- [Problem details]
Please copy the lines of the listing below word for word, from the line containing "How far from the camera does" through the end of the listing, both ends included. Leave the pictures out.

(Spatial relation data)
================================

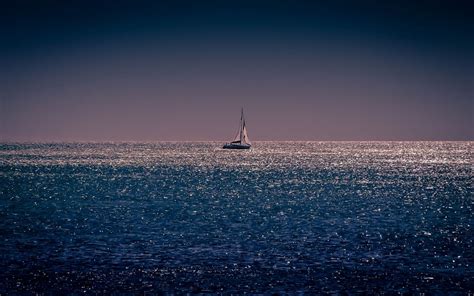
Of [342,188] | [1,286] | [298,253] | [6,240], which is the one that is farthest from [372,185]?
[1,286]

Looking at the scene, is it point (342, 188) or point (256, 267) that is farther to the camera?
point (342, 188)

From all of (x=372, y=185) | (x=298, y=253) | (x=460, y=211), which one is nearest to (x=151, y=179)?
(x=372, y=185)

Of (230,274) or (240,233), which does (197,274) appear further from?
(240,233)

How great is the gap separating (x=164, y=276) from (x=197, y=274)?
203cm

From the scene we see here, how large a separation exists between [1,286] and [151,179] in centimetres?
8902

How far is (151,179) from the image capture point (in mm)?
119812

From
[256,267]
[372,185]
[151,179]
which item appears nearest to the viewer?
[256,267]

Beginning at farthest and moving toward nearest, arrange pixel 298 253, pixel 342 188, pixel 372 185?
pixel 372 185, pixel 342 188, pixel 298 253

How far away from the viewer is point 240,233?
49375 millimetres

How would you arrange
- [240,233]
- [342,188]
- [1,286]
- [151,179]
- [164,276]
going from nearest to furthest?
1. [1,286]
2. [164,276]
3. [240,233]
4. [342,188]
5. [151,179]

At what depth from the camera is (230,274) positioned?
34.0m

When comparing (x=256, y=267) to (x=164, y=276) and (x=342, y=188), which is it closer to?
(x=164, y=276)

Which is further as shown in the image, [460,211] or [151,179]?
[151,179]

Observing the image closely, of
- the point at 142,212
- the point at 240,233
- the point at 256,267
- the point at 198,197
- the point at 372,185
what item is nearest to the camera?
the point at 256,267
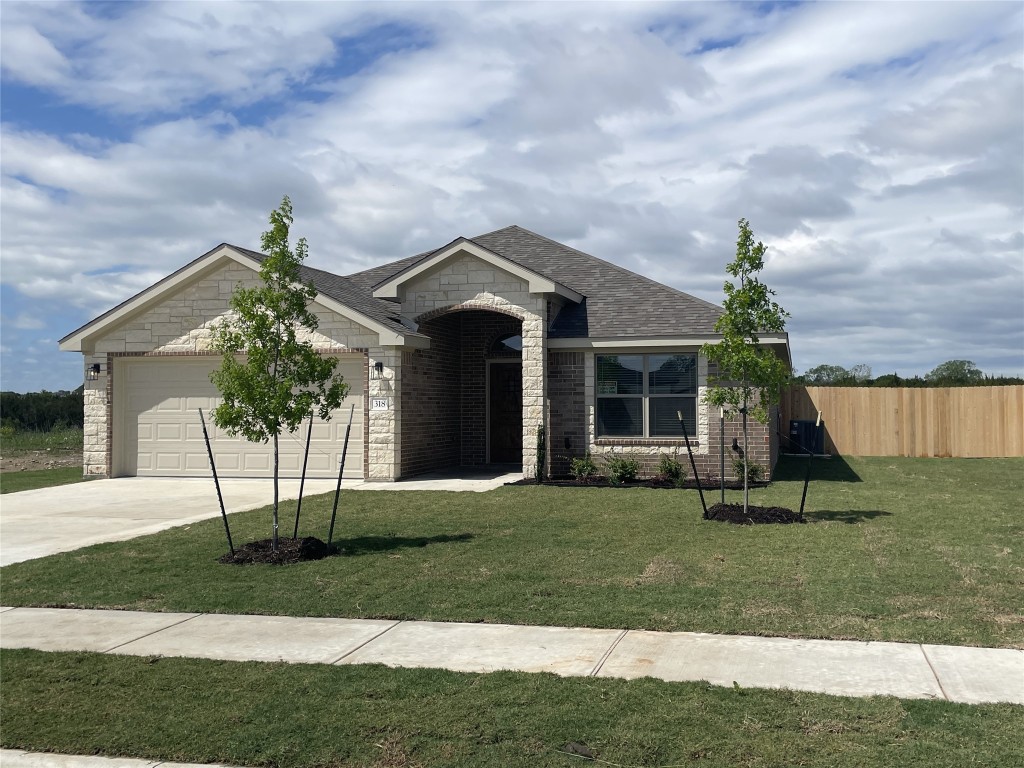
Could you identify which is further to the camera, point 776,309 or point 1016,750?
point 776,309

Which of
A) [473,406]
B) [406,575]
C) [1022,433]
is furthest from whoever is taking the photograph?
[1022,433]

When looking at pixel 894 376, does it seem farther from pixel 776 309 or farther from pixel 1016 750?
pixel 1016 750

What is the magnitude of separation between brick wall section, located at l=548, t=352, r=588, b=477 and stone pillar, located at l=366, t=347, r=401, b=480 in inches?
127

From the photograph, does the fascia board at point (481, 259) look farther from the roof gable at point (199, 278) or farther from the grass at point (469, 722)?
the grass at point (469, 722)

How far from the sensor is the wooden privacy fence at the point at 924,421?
89.5 ft

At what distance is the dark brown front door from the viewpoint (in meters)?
22.5

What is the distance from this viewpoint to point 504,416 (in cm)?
2264

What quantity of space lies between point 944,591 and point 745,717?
3.99 m

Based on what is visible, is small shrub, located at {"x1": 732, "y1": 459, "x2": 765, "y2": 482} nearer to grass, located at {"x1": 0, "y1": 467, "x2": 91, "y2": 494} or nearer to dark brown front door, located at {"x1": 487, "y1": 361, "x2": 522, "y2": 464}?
dark brown front door, located at {"x1": 487, "y1": 361, "x2": 522, "y2": 464}

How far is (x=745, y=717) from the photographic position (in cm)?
504

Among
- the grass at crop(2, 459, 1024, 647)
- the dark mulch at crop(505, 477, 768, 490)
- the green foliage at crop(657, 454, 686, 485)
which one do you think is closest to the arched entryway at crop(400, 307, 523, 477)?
the dark mulch at crop(505, 477, 768, 490)

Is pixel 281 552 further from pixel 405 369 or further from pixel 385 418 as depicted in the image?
pixel 405 369

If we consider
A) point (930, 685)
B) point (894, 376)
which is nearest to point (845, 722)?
point (930, 685)

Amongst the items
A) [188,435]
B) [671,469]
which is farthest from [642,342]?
[188,435]
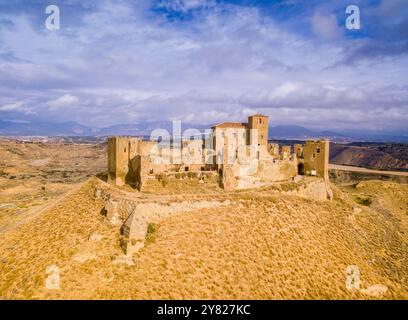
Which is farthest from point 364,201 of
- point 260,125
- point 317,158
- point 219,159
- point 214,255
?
point 214,255

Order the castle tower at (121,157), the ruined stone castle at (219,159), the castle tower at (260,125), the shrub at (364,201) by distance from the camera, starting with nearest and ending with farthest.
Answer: the castle tower at (121,157) → the ruined stone castle at (219,159) → the shrub at (364,201) → the castle tower at (260,125)

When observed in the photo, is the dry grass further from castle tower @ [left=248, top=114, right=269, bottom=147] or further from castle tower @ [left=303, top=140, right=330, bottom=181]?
castle tower @ [left=248, top=114, right=269, bottom=147]

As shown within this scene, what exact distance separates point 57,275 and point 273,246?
17425 millimetres

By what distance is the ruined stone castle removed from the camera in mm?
34406

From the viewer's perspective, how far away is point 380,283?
2891cm

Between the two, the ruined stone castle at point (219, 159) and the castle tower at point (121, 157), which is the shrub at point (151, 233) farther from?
the castle tower at point (121, 157)

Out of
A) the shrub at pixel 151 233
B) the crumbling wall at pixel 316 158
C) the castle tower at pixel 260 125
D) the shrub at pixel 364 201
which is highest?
the castle tower at pixel 260 125

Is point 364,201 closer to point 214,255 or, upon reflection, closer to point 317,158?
point 317,158

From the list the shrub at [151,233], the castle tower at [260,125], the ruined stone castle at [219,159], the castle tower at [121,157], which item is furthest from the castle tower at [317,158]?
the shrub at [151,233]

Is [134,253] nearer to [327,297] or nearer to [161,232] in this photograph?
[161,232]

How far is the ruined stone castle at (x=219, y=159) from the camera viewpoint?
3441 cm

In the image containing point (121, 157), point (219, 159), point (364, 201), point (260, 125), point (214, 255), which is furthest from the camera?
point (260, 125)

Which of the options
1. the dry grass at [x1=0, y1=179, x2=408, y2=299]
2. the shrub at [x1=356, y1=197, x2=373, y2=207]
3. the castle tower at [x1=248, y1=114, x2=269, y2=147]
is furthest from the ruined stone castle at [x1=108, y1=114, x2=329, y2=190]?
the shrub at [x1=356, y1=197, x2=373, y2=207]

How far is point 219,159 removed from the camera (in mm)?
38031
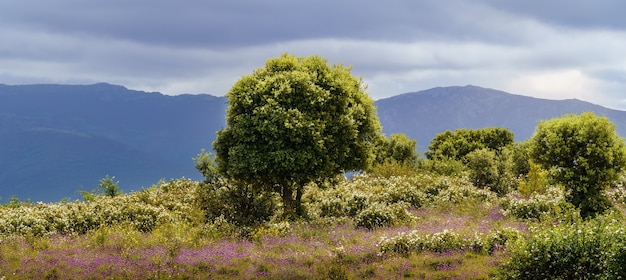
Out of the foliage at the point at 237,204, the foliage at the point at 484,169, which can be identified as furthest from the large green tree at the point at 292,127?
the foliage at the point at 484,169

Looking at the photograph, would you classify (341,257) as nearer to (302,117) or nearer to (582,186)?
(302,117)

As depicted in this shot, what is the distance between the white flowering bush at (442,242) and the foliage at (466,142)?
55190mm

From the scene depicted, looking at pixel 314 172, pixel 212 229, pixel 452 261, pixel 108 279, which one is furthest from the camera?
pixel 314 172

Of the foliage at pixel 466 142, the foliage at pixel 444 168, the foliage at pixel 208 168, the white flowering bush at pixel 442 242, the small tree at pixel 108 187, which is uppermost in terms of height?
the foliage at pixel 466 142

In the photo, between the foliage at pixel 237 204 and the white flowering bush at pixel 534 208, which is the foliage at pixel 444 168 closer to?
the white flowering bush at pixel 534 208

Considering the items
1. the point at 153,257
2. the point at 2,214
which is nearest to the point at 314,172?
the point at 153,257

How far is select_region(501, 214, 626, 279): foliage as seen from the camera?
598 inches

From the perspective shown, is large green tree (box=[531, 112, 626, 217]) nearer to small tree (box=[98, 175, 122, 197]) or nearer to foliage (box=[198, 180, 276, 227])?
foliage (box=[198, 180, 276, 227])

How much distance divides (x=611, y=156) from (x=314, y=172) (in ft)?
54.1

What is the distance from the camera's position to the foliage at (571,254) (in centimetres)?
1520

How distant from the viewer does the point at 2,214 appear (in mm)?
30938

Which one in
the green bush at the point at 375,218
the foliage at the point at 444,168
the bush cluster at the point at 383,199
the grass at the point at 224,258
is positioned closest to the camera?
the grass at the point at 224,258

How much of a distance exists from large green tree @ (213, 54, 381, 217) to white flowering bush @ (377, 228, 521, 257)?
9.53 meters

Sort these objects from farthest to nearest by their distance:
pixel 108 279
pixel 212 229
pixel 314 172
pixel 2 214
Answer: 1. pixel 314 172
2. pixel 2 214
3. pixel 212 229
4. pixel 108 279
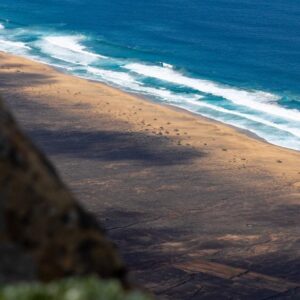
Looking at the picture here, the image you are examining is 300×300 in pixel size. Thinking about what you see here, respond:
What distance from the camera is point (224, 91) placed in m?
72.7

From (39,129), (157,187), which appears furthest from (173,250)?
(39,129)

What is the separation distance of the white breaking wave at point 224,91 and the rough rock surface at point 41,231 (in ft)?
196

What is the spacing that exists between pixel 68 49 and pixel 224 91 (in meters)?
20.6

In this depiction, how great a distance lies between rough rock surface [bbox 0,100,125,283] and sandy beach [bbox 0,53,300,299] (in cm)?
2406

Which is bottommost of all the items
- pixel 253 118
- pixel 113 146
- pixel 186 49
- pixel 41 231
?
pixel 253 118

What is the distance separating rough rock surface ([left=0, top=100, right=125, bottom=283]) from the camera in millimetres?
6074

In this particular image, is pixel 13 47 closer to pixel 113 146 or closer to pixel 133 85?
pixel 133 85

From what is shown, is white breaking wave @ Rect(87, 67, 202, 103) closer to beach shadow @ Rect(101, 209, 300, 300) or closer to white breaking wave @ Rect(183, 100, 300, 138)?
Answer: white breaking wave @ Rect(183, 100, 300, 138)

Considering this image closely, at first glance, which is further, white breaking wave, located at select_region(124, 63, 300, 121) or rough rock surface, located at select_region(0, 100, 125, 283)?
white breaking wave, located at select_region(124, 63, 300, 121)

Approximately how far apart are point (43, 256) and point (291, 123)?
58751 millimetres

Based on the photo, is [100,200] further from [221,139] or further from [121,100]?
[121,100]

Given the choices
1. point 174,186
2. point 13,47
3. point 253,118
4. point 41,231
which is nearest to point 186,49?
point 13,47

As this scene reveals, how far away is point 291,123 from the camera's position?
2518 inches

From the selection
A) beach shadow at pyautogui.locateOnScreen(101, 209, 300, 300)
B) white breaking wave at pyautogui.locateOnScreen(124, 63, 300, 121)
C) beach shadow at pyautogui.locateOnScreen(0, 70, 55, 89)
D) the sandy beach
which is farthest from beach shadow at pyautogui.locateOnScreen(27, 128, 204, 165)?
white breaking wave at pyautogui.locateOnScreen(124, 63, 300, 121)
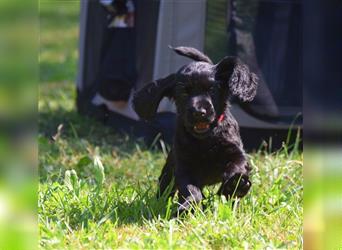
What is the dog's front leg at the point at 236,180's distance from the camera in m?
3.46

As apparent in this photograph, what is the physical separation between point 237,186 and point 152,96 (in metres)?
0.57

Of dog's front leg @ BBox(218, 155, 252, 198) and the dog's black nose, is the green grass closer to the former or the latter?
dog's front leg @ BBox(218, 155, 252, 198)

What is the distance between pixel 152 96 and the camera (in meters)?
3.59

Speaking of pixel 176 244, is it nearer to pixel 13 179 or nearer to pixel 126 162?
pixel 13 179

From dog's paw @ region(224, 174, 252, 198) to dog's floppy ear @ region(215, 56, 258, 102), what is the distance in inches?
13.8

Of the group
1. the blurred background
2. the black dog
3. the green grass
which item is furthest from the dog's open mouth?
the blurred background

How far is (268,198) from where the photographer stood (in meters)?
3.69

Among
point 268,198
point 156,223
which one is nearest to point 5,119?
point 156,223

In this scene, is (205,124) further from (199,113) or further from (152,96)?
(152,96)

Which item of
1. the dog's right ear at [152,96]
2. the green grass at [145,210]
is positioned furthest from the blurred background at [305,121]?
the dog's right ear at [152,96]

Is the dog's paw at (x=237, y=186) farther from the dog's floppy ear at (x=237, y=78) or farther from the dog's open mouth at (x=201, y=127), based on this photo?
the dog's floppy ear at (x=237, y=78)

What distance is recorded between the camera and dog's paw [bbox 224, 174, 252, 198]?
3.46m

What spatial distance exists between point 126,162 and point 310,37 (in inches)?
115

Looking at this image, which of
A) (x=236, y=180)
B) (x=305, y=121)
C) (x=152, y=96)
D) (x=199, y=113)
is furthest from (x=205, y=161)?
(x=305, y=121)
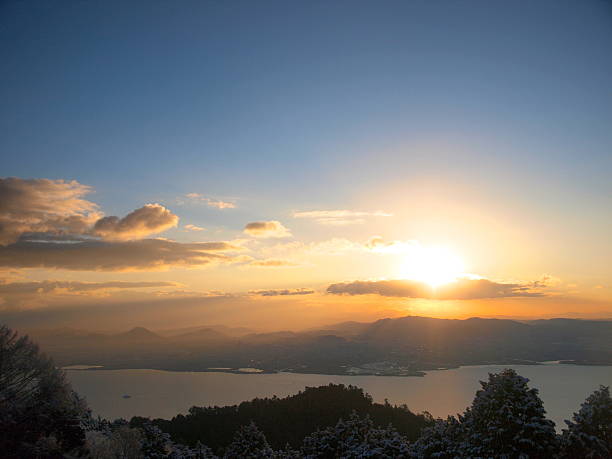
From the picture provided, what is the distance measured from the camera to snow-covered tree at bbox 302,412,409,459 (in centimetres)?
1736

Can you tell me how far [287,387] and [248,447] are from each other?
67.8 m

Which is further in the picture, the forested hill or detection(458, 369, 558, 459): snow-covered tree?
the forested hill

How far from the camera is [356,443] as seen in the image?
62.4 ft

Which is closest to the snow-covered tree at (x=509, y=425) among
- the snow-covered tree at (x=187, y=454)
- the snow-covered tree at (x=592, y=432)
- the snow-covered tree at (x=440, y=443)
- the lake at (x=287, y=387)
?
the snow-covered tree at (x=592, y=432)

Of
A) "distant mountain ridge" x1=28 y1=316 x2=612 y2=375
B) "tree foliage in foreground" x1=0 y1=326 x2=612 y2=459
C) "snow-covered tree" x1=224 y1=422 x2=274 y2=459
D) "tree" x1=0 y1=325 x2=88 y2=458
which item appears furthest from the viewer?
"distant mountain ridge" x1=28 y1=316 x2=612 y2=375

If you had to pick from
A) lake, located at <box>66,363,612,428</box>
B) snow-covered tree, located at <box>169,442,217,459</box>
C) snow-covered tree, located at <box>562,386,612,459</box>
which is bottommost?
lake, located at <box>66,363,612,428</box>

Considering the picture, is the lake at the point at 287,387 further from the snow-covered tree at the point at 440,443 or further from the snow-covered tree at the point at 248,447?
the snow-covered tree at the point at 248,447

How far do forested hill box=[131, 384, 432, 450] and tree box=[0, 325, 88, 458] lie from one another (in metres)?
21.9

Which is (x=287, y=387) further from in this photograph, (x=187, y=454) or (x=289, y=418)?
(x=187, y=454)

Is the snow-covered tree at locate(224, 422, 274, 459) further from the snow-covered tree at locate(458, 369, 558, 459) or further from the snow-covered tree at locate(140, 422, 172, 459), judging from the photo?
the snow-covered tree at locate(458, 369, 558, 459)

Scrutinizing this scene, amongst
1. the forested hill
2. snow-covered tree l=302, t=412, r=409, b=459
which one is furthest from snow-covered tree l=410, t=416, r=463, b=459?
the forested hill

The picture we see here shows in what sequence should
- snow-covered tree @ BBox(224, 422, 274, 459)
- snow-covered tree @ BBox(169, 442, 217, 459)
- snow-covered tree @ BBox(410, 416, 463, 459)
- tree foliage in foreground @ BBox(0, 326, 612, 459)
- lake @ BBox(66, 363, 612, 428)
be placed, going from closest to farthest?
tree foliage in foreground @ BBox(0, 326, 612, 459) → snow-covered tree @ BBox(410, 416, 463, 459) → snow-covered tree @ BBox(224, 422, 274, 459) → snow-covered tree @ BBox(169, 442, 217, 459) → lake @ BBox(66, 363, 612, 428)

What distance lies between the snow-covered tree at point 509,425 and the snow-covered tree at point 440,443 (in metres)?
0.89

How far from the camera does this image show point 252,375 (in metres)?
98.9
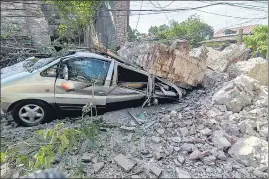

================================

- [Solution for this exercise]
How far from the camera does this image show point 252,375 (in metres)?
98.9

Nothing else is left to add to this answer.